INFORMATION SHOWN →
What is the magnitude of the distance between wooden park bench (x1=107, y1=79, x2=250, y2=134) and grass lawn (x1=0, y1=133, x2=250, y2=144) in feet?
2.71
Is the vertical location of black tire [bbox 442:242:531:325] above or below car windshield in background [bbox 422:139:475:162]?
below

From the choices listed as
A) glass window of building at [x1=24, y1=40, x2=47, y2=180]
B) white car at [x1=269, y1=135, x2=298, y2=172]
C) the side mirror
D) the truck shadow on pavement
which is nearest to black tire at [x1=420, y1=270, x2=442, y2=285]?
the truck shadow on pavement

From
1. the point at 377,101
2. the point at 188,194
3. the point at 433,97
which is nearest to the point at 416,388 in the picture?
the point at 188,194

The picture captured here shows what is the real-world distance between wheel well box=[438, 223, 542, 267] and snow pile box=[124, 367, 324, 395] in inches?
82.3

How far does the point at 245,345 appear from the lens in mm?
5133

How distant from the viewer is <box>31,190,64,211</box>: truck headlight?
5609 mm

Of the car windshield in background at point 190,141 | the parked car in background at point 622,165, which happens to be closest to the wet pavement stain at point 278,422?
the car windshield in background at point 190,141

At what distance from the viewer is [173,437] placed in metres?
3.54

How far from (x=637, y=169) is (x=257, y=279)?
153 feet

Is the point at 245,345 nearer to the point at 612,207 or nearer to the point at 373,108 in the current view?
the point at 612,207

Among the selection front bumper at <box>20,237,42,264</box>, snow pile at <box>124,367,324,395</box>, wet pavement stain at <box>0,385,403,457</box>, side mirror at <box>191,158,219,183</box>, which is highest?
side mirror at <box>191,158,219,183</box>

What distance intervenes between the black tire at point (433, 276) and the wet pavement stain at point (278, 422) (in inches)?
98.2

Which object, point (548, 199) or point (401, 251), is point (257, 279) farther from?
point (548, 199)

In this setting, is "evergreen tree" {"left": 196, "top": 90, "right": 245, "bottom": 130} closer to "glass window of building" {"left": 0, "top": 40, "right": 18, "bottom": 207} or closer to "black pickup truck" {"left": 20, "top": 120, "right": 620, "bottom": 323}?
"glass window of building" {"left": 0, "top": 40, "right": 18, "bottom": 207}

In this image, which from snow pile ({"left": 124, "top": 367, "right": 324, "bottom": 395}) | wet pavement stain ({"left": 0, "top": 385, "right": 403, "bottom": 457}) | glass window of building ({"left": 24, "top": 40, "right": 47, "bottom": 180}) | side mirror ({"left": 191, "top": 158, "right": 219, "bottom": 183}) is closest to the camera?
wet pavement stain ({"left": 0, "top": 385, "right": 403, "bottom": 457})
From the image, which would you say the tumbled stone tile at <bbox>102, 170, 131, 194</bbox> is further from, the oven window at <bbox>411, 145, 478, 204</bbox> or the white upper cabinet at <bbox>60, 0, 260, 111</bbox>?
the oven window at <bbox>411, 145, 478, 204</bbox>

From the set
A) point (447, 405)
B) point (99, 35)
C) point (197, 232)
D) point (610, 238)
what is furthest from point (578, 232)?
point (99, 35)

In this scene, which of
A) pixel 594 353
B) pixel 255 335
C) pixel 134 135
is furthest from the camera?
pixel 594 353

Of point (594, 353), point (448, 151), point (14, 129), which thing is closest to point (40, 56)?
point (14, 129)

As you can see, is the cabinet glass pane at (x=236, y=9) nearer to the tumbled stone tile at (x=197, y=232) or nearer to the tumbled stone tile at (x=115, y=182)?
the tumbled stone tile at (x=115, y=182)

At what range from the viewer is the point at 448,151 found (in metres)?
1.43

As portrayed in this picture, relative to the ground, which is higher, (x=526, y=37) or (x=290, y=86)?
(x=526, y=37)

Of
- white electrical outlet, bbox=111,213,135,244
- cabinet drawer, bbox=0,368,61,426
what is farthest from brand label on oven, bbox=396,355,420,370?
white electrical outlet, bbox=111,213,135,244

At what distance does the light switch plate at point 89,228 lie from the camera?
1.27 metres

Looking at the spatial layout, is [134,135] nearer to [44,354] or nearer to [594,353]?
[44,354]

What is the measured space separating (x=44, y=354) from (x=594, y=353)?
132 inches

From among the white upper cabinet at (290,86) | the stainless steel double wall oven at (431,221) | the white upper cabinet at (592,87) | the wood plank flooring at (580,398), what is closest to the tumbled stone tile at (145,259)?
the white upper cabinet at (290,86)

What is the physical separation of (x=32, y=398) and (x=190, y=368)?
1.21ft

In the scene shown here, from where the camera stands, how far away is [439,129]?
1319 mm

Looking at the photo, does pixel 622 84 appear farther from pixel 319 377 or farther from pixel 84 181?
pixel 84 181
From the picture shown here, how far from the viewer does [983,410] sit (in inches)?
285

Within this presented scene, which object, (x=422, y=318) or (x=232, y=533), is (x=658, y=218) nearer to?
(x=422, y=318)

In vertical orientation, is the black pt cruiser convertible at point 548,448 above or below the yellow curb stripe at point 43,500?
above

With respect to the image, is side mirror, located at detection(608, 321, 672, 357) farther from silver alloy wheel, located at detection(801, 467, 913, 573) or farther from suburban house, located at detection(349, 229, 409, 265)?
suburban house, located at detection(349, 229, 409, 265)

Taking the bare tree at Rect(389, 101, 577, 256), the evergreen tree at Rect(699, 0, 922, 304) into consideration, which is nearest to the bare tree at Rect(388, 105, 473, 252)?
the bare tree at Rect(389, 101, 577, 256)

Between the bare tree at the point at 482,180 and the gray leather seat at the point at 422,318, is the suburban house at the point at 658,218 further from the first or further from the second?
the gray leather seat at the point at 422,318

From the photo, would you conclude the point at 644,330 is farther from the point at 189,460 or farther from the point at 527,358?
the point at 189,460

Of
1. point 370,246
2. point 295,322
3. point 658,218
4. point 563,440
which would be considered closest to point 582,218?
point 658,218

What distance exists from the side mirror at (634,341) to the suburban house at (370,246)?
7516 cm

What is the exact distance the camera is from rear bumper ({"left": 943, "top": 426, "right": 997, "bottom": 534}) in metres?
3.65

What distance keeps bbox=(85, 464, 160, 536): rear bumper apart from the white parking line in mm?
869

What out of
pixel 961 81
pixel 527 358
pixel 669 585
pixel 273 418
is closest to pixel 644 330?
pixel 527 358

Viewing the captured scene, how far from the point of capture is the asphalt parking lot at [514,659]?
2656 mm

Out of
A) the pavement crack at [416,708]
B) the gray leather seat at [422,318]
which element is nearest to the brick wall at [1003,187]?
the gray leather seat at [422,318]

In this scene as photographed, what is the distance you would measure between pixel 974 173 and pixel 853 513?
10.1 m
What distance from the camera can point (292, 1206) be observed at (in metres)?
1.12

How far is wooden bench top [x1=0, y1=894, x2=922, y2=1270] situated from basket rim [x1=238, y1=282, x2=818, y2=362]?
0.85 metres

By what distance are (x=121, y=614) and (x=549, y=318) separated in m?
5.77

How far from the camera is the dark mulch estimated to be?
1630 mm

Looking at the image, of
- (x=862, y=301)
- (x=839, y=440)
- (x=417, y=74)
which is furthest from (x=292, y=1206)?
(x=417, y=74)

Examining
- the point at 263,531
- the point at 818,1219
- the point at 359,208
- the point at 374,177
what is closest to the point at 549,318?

TO BE DONE →
All of the data shown above must be copied exactly.

THE SOLUTION →
What is the magnitude of the distance between wooden park bench (x1=107, y1=79, x2=250, y2=134) and grass lawn (x1=0, y1=133, x2=250, y2=144) in feet?
2.71
Is the vertical location of black tire [bbox 442:242:531:325] above or below car windshield in background [bbox 422:139:475:162]?
below

From the choices listed as
A) glass window of building at [x1=24, y1=40, x2=47, y2=180]
B) white car at [x1=269, y1=135, x2=298, y2=172]
C) the side mirror
D) the truck shadow on pavement
which is nearest to black tire at [x1=420, y1=270, x2=442, y2=285]?
the truck shadow on pavement

From
1. the point at 377,101
2. the point at 188,194
3. the point at 433,97
which is nearest to the point at 416,388 in the picture?
the point at 188,194

The picture captured here shows what is the real-world distance between wheel well box=[438, 223, 542, 267] and snow pile box=[124, 367, 324, 395] in inches?
82.3

How far does the point at 245,345 appear from the lens in mm?
5133

How distant from the viewer is <box>31,190,64,211</box>: truck headlight?
5609 mm

Of the car windshield in background at point 190,141 | the parked car in background at point 622,165, which happens to be closest to the wet pavement stain at point 278,422?
the car windshield in background at point 190,141

At what distance from the viewer is [173,437] placed in metres?
3.54

How far from (x=637, y=169) is (x=257, y=279)?
153 feet

Is the point at 245,345 nearer to the point at 612,207 or nearer to the point at 373,108 in the current view?
the point at 612,207

Among the selection front bumper at <box>20,237,42,264</box>, snow pile at <box>124,367,324,395</box>, wet pavement stain at <box>0,385,403,457</box>, side mirror at <box>191,158,219,183</box>, which is highest?
side mirror at <box>191,158,219,183</box>

What distance intervenes between the black tire at point (433, 276) and the wet pavement stain at point (278, 422) (in inches)?
98.2

Which object, point (548, 199) or point (401, 251), is point (257, 279) farther from?
point (548, 199)

In this setting, is "evergreen tree" {"left": 196, "top": 90, "right": 245, "bottom": 130} closer to "glass window of building" {"left": 0, "top": 40, "right": 18, "bottom": 207} or closer to "black pickup truck" {"left": 20, "top": 120, "right": 620, "bottom": 323}?
"glass window of building" {"left": 0, "top": 40, "right": 18, "bottom": 207}

In this image, which from snow pile ({"left": 124, "top": 367, "right": 324, "bottom": 395}) | wet pavement stain ({"left": 0, "top": 385, "right": 403, "bottom": 457}) | glass window of building ({"left": 24, "top": 40, "right": 47, "bottom": 180}) | side mirror ({"left": 191, "top": 158, "right": 219, "bottom": 183}) is closest to the camera?
wet pavement stain ({"left": 0, "top": 385, "right": 403, "bottom": 457})
From the image, which would you say the tumbled stone tile at <bbox>102, 170, 131, 194</bbox> is further from, the oven window at <bbox>411, 145, 478, 204</bbox> or the white upper cabinet at <bbox>60, 0, 260, 111</bbox>?
the oven window at <bbox>411, 145, 478, 204</bbox>

From the set
A) point (447, 405)
B) point (99, 35)
C) point (197, 232)
D) point (610, 238)
what is furthest from point (578, 232)?
point (99, 35)

In this scene, which of
A) pixel 594 353
B) pixel 255 335
C) pixel 134 135
is furthest from the camera?
pixel 594 353

Of point (594, 353), point (448, 151), point (14, 129), which thing is closest to point (40, 56)?
point (14, 129)

As you can see, is the cabinet glass pane at (x=236, y=9) nearer to the tumbled stone tile at (x=197, y=232) or nearer to the tumbled stone tile at (x=115, y=182)?
the tumbled stone tile at (x=115, y=182)

At what range from the viewer is the point at 448,151 found (in metres)?
1.43

As portrayed in this picture, relative to the ground, which is higher, (x=526, y=37) or (x=290, y=86)?
(x=526, y=37)

Of
- white electrical outlet, bbox=111,213,135,244
- cabinet drawer, bbox=0,368,61,426
what is farthest from brand label on oven, bbox=396,355,420,370?
white electrical outlet, bbox=111,213,135,244

At what distance does the light switch plate at point 89,228 lie from the camera?
1.27 metres

Looking at the spatial layout, is [134,135] nearer to [44,354] or nearer to [594,353]?
[44,354]

What is the measured space separating (x=44, y=354) from (x=594, y=353)?
132 inches

From among the white upper cabinet at (290,86) | the stainless steel double wall oven at (431,221) | the white upper cabinet at (592,87) | the wood plank flooring at (580,398), what is closest to the tumbled stone tile at (145,259)?
the white upper cabinet at (290,86)

What is the physical separation of (x=32, y=398) and (x=190, y=368)?
1.21ft

In the scene shown here, from where the camera stands, how far away is [439,129]?
1319 mm

Looking at the photo, does pixel 622 84 appear farther from pixel 319 377 or farther from pixel 84 181?
pixel 84 181
From the picture shown here, how far from the viewer does [983,410] sit (in inches)?
285

Within this presented scene, which object, (x=422, y=318) or (x=232, y=533), is (x=658, y=218) nearer to?
(x=422, y=318)

In vertical orientation, is the black pt cruiser convertible at point 548,448 above or below the yellow curb stripe at point 43,500?
above

With respect to the image, is side mirror, located at detection(608, 321, 672, 357) farther from silver alloy wheel, located at detection(801, 467, 913, 573) or farther from suburban house, located at detection(349, 229, 409, 265)?
suburban house, located at detection(349, 229, 409, 265)

Taking the bare tree at Rect(389, 101, 577, 256), the evergreen tree at Rect(699, 0, 922, 304) into consideration, which is nearest to the bare tree at Rect(388, 105, 473, 252)?
the bare tree at Rect(389, 101, 577, 256)

Between the bare tree at the point at 482,180 and the gray leather seat at the point at 422,318, is the suburban house at the point at 658,218 further from the first or further from the second?
the gray leather seat at the point at 422,318

From the photo, would you conclude the point at 644,330 is farther from the point at 189,460 or farther from the point at 527,358?
the point at 189,460

Of
1. point 370,246
2. point 295,322
3. point 658,218
4. point 563,440
which would be considered closest to point 582,218?
point 658,218

What distance exists from the side mirror at (634,341) to the suburban house at (370,246)?
7516 cm

What is the exact distance the camera is from rear bumper ({"left": 943, "top": 426, "right": 997, "bottom": 534}) in metres?
3.65

What distance keeps bbox=(85, 464, 160, 536): rear bumper apart from the white parking line in mm?
869

What out of
pixel 961 81
pixel 527 358
pixel 669 585
pixel 273 418
is closest to pixel 644 330?
pixel 527 358

Viewing the captured scene, how far from the point of capture is the asphalt parking lot at [514,659]?
2656 mm

Out of
A) the pavement crack at [416,708]
B) the gray leather seat at [422,318]
which element is nearest to the brick wall at [1003,187]?
the gray leather seat at [422,318]

In this scene as photographed, what is the distance you would measure between pixel 974 173 and pixel 853 513?
10.1 m
What distance from the camera can point (292, 1206) be observed at (in metres)?
1.12

How far is wooden bench top [x1=0, y1=894, x2=922, y2=1270] situated from basket rim [x1=238, y1=282, x2=818, y2=362]?
0.85 metres

By what distance are (x=121, y=614) and (x=549, y=318) separated in m?
5.77

How far from the camera is the dark mulch estimated to be?
1630 mm

Looking at the image, of
- (x=862, y=301)
- (x=839, y=440)
- (x=417, y=74)
which is furthest from (x=292, y=1206)?
(x=417, y=74)

Examining
- the point at 263,531
- the point at 818,1219
- the point at 359,208
- the point at 374,177
what is closest to the point at 549,318?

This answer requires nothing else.